I learned a lot just by taking photos for the team during games. I learned fouls and how to score, each player's weakness and strength. I knew the team would need me the next season. I gave up my nightly video game time to sneak out to the forest behind our house, practicing every night with my brother's equipment and waking up exhausted in the morning. My mother rolled her eyes whenever I'd show up for breakfast with red eyes and a tired expression, thinking I had stayed up shooting my friends, not shooting scores.

Of course, I knew I would have to stop sneaking out soon. I wouldn't be able to focus on school if I was staying up all night while everyone else was asleep, practicing for something I wasn't even a part of.

Yet.

The first day of school changed my mind.

First, it was seeing Miranda. Gosh, she got prettier over the summer. We hadn't talked since the end of freshman year, when she left for Chicago for the school break to visit her grandparents. Then, right after American Literature, when I was shuffling through my locker, taping photos I've taken inside the door, a voice behind me made me jump nearly three feet.
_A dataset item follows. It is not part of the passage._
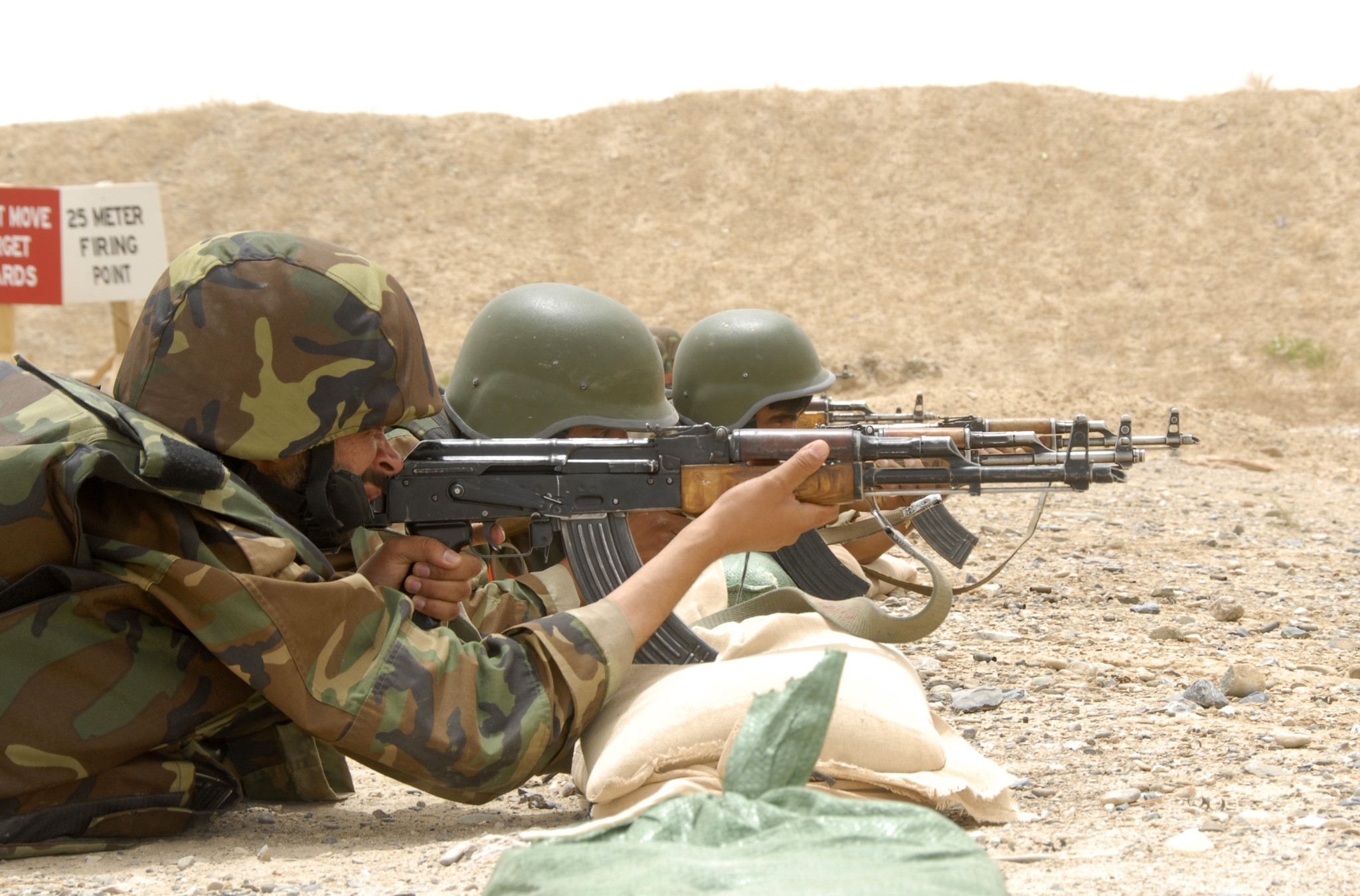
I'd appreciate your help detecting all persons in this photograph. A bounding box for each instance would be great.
[1,225,841,859]
[647,327,683,387]
[667,307,1028,565]
[353,281,955,644]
"Hey, Stoll. I heard that Gardiner girl dumped you! How's it feel, being alone again?"

Preston, the meanest bully at school, liked to use me as a ragdoll in front of his friends, tossing me around like a teddy bear and bruising me like a China doll. That all ended a couple years ago, but now I guess he was starting up again.
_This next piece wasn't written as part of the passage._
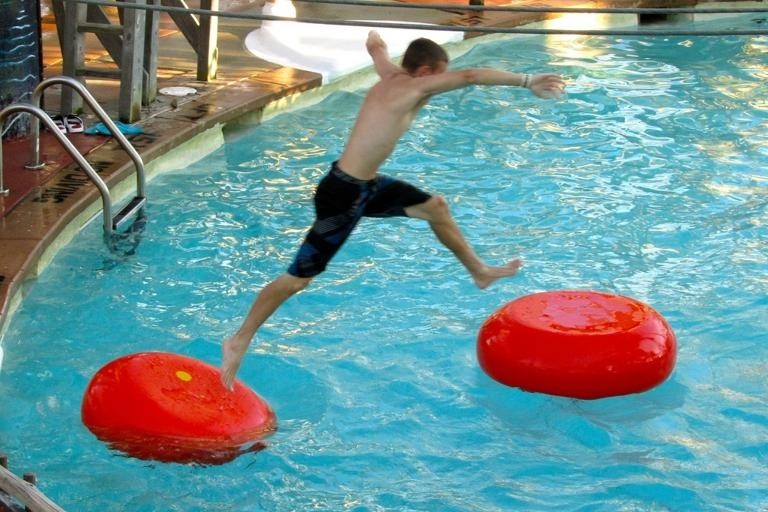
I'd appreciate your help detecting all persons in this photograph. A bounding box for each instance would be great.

I clenched my teeth and ignored him.

"Guess he really is a ghost!" One of his buddies said, and I clutched the locker door with my hand so hard my knuckles started turning white.
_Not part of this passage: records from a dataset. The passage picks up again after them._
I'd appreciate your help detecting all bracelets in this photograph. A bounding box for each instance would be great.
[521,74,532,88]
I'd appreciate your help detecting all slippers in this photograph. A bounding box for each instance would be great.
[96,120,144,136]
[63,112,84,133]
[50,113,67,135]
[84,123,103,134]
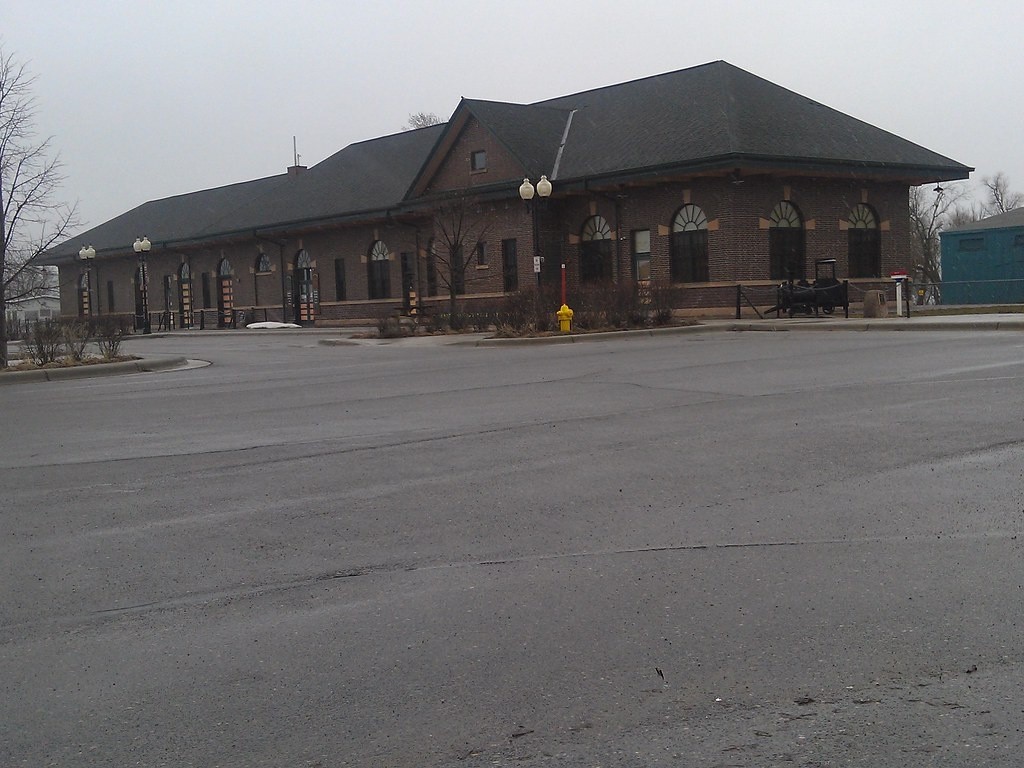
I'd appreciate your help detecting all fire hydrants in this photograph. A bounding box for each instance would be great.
[557,303,573,331]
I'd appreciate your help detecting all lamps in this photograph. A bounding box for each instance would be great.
[918,289,924,296]
[933,182,943,192]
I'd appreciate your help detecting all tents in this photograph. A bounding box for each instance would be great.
[939,207,1024,304]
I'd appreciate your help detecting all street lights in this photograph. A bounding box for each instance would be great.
[78,243,95,315]
[519,171,553,290]
[132,234,152,334]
"Just like di Angelo. I bet the two of them become a thing someday." Preston snickered.

Nico di Angelo, the only openly gay boy at school, had been bullied most of his life. He used to be a friend of mine, until his mom died, and he cut all his friends off, pushing everyone away. Now people were saying the two of us would get together? No way.

"They're both meaningless anyways."

I furiously slammed my door, whipping around and throwing a punch at the boy who spoke, the shorter of Preston's three closest body guards. He yelped as my fist collided with his jawbone, and the others yelled and backed up. Preston just laughed and shoved me backwards, laughing harder as I fell to the floor. I leapt to me feet and charged them, spitting and cussing at them, but the two other jocks just held me back from Preston and the boy I punched. Before a teacher could find us, they dragged me to the double doors leading outside, throwing me out. I guess it helped that my locker was three down from the exit.

Before I could steady myself and rise to my feet, Preston grabbed my hair and slammed my forehead against the metal bars of the stair rails. I cursed and winced, holding my hand to my head, rubbing the injured spot. No one was at this exit, so no one ran to help me up as Preston's gang cackled and walked back inside. I yelled a few more cuss words in their wake, spitting out words that my mother would kill me for saying.

I managed to stand up and clear my head, though it pounded like hell. I remembered that there was a nurse's office on this side of the building. Checking my phone to see what time it was and making sure that it wasn't cracked, I regained my senses and stared at my background for a few seconds, tracing the outline of the tree and the stretching branches reaching for the sky. Being raised around a forest my whole life, I thought I had seen all of them in the area. Then I discovered this huge oak tree with perfect climbing branches. I practically lived in the treehouse my brother and I built, refusing to leave unless bribed with food.